The 2004 Hart Council election took place on 10 June 2004 to elect members of Hart District Council in Hampshire, England. One third of the council was up for election and the Conservative Party stayed in overall control of the council.

After the election, the composition of the council was:
Conservative 18
Liberal Democrat 12
Independent 3
Community Campaign (Hart) 2

Campaign
In early May 2004 the Conservative leader of the council, Lorraine Fullbrook, resigned as a councillor in order to stand for the seat of South Ribble in the 2005 general election. This meant an extra seat in Church Crookham West would be contested in the local elections.

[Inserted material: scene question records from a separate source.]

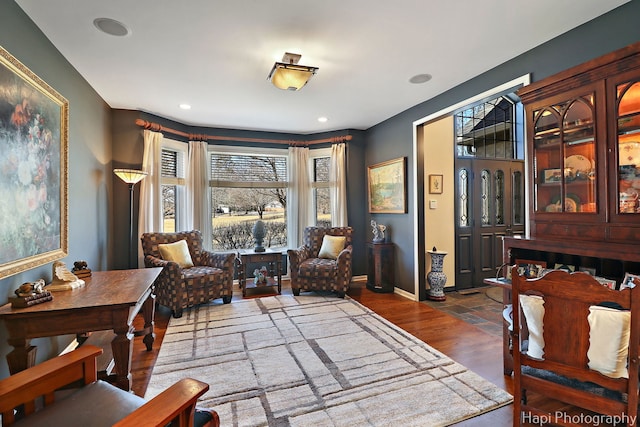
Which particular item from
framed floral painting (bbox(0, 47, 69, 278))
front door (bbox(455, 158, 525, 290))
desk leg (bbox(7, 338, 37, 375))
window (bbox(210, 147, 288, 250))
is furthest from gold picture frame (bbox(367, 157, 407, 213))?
desk leg (bbox(7, 338, 37, 375))

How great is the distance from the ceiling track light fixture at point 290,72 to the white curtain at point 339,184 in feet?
7.98

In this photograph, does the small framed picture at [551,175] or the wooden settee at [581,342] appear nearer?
the wooden settee at [581,342]

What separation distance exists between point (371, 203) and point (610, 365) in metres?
3.99

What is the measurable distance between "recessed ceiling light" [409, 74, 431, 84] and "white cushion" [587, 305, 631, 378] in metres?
2.60

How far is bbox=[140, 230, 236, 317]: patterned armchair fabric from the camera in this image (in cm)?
→ 359

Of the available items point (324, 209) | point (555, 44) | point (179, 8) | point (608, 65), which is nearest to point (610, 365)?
point (608, 65)

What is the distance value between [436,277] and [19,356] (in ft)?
13.4

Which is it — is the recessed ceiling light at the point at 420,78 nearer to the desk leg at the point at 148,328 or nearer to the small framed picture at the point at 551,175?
the small framed picture at the point at 551,175

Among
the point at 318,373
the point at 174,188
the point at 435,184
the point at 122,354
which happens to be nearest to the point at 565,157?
the point at 318,373

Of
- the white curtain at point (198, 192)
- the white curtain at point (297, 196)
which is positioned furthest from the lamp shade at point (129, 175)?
the white curtain at point (297, 196)

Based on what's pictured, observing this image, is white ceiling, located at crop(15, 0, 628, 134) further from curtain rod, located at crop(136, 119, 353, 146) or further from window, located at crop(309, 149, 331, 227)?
window, located at crop(309, 149, 331, 227)

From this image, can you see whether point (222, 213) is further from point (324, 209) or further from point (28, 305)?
point (28, 305)

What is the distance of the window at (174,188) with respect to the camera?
469cm

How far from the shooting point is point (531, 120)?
2.22 m
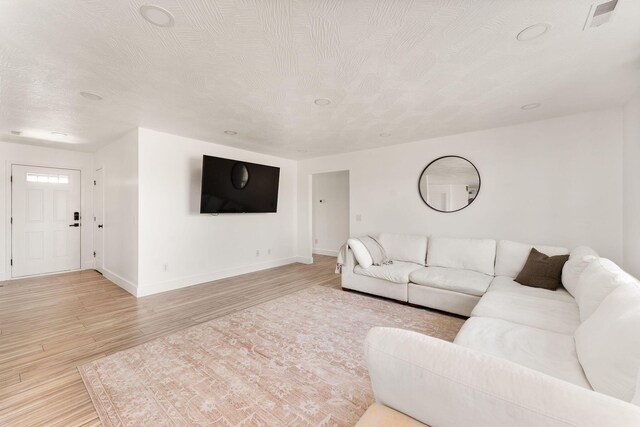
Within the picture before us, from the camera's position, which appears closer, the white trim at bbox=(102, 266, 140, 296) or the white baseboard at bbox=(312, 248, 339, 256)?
the white trim at bbox=(102, 266, 140, 296)

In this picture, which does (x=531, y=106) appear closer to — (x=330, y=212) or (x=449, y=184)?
(x=449, y=184)

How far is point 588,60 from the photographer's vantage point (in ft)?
6.70

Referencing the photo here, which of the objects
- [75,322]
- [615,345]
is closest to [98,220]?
[75,322]

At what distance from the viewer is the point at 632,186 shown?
2.72m

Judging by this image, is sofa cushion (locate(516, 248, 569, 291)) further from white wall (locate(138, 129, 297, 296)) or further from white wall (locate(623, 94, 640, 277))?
white wall (locate(138, 129, 297, 296))

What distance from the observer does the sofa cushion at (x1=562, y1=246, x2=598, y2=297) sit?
231 centimetres

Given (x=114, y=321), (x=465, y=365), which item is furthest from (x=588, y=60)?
(x=114, y=321)

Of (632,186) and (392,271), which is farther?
(392,271)

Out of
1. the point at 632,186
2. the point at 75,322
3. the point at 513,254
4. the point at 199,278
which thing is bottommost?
the point at 75,322

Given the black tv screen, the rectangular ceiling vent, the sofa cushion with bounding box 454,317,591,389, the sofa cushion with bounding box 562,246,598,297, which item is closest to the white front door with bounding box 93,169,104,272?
the black tv screen

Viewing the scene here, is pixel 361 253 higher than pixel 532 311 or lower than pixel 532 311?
higher

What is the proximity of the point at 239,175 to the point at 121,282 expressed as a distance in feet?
8.28

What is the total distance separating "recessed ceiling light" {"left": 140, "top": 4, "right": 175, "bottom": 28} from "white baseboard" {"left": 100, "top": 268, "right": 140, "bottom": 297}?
11.3 feet

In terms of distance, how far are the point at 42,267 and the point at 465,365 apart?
6907 millimetres
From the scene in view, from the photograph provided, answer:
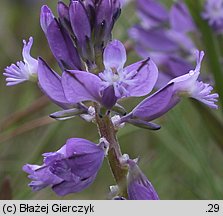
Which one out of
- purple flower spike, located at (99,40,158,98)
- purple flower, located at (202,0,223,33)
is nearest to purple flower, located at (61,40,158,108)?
Result: purple flower spike, located at (99,40,158,98)

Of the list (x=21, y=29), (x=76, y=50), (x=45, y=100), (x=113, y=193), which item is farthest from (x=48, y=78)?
(x=21, y=29)

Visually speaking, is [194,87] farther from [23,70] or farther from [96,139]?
[96,139]

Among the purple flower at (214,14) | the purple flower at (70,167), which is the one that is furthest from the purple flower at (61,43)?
the purple flower at (214,14)

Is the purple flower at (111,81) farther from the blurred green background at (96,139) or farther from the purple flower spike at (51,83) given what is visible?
the blurred green background at (96,139)

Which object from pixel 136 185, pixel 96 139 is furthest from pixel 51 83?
pixel 96 139

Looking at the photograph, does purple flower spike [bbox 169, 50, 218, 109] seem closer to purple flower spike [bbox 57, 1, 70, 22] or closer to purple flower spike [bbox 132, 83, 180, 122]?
purple flower spike [bbox 132, 83, 180, 122]

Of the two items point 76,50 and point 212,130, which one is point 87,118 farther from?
point 212,130

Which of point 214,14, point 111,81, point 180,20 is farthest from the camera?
point 180,20
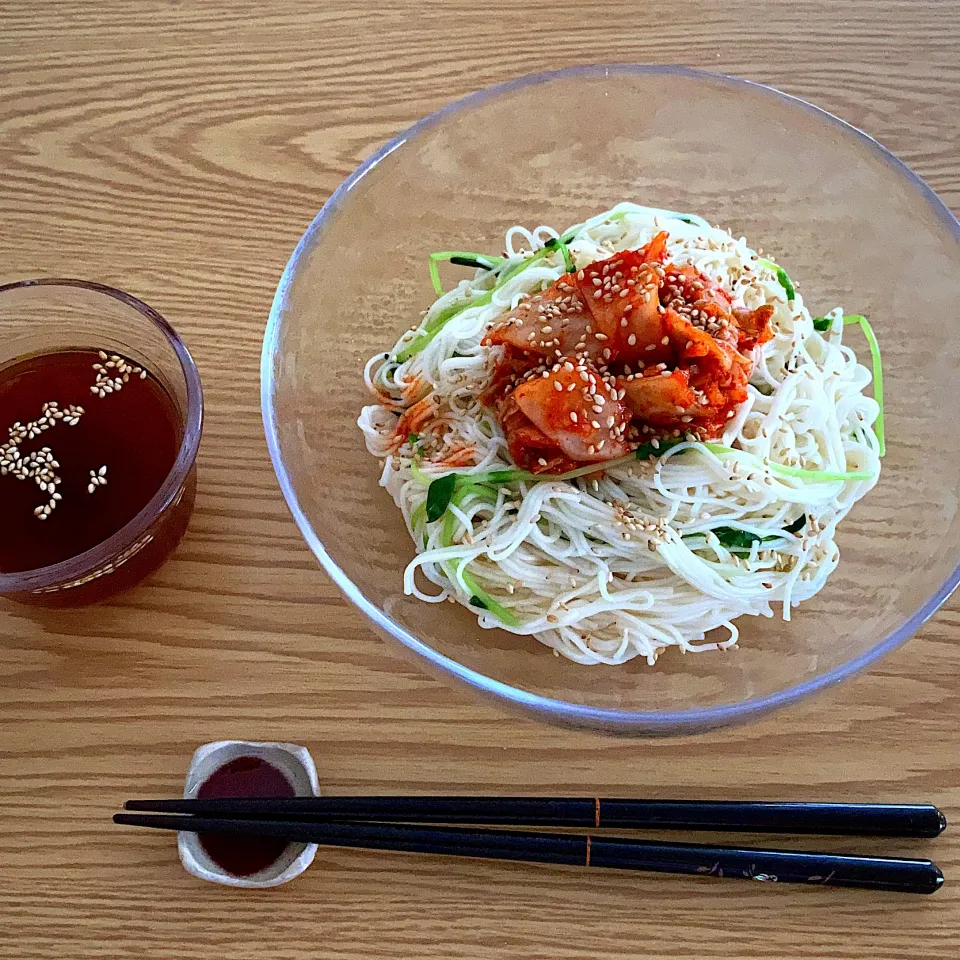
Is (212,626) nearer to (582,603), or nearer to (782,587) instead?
(582,603)

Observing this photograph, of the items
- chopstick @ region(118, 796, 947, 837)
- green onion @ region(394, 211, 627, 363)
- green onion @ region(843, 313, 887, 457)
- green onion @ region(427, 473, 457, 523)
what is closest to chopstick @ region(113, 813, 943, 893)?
chopstick @ region(118, 796, 947, 837)

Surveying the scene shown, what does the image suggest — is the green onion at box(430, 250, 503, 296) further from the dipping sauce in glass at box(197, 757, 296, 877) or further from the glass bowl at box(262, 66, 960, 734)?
the dipping sauce in glass at box(197, 757, 296, 877)

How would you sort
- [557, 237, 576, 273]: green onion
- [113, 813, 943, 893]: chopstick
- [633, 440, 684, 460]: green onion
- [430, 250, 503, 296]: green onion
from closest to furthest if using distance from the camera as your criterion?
1. [113, 813, 943, 893]: chopstick
2. [633, 440, 684, 460]: green onion
3. [557, 237, 576, 273]: green onion
4. [430, 250, 503, 296]: green onion

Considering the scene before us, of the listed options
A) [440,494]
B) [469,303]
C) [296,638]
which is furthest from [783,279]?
[296,638]

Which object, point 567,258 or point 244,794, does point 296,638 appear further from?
point 567,258

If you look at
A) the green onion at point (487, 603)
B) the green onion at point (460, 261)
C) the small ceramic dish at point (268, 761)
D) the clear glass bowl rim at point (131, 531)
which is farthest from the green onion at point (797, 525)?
the clear glass bowl rim at point (131, 531)

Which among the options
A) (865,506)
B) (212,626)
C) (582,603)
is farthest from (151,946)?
(865,506)

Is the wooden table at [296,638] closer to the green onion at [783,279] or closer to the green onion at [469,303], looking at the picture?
the green onion at [469,303]
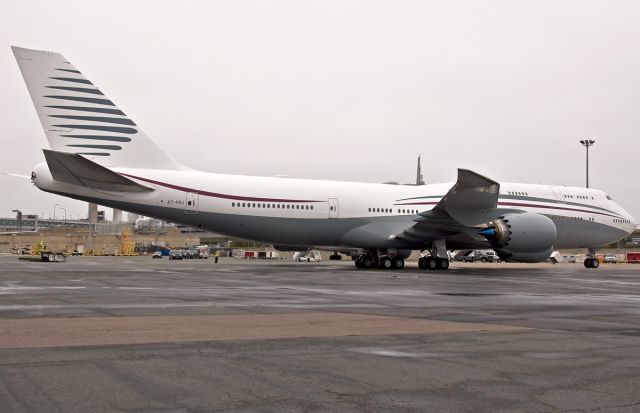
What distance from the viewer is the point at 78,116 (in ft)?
93.1

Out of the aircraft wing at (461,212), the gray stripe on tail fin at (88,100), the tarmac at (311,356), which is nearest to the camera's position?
the tarmac at (311,356)

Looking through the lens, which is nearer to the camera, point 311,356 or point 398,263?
point 311,356

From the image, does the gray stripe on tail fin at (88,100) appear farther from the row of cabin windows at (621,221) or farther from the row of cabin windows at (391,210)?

The election saw the Conservatives challenged by a new Community Campaign (Hart) group as well as from the main political parties. The group had been formed in 2003 in protest against plans to develop a barracks in Church Crookham.

Election result
The results saw the Conservatives stay in control of the council despite losing 2 seats to the new Community Campaign (Hart) group and 1 seat to the Liberal Democrats. Community Campaign (Hart) gained the seats of Church Crookham East and West and came second in two additional wards. Meanwhile, the Liberal Democrats gained Fleet Courtmoor from the Conservatives, while holding the other 4 seats they had been defending. However the Conservatives did manage to gain one seat in Crondall, where they defeated Brian Leversha who had resigned from the Conservatives to sit as an Independent.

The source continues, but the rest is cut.